# Text for analysis
/---
The answer is simple. Most food crops have increased in yield steadily over the past several decades. The increase in yield is obtained by increasing plant density and increasing fertilizer. This results in higher yields, but on less soil. So the plants are relying mainly on the fertilizer for nutrition. The result is that the food grown is less nutritious.
As an analogy, suppose that a human being is fed protein powder, vegetable oil, sugar, and a vitamin supplement. That diet has the macronutrients and micronutrients that a human being needs. But it would not be at all healthy. You can’t expect plant crops to provide excellent nutrition when the plants are grown on ever less soil, and are mainly fed from fertilizer.
We need to grow less food on more land, not more food on less land. This will make plant crops more nutritious. We also need to make sure that the farm soil itself is healthy, with plenty of organic matter throughout the soil.
Growing ever more food on ever less land also makes crop failure more likely. To get very high yields, a farmer needs to make sure that every factor affecting yield is just right. And this makes obtaining very high yields a precarious proposition. It becomes ever more likely that yields will fall sharply, if everything does not go just right. That is not what you want.
Growing less food on more land provides food security. If more food is needed, we can increase the plant density and fertilizer, and produce more food at will. But when we grow more food on less land, there is no margin for error. An agricultural and food disaster becomes ever more likely.
\---
Referring expression grounding data
/---
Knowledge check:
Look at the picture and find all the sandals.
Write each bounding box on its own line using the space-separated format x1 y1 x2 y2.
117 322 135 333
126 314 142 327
\---
# Exercise
In the text on crop yields and nutrition, list each item in the diet that the analogy imagines being fed to a human being.

# Solution
Protein powder, vegetable oil, sugar, and a vitamin supplement.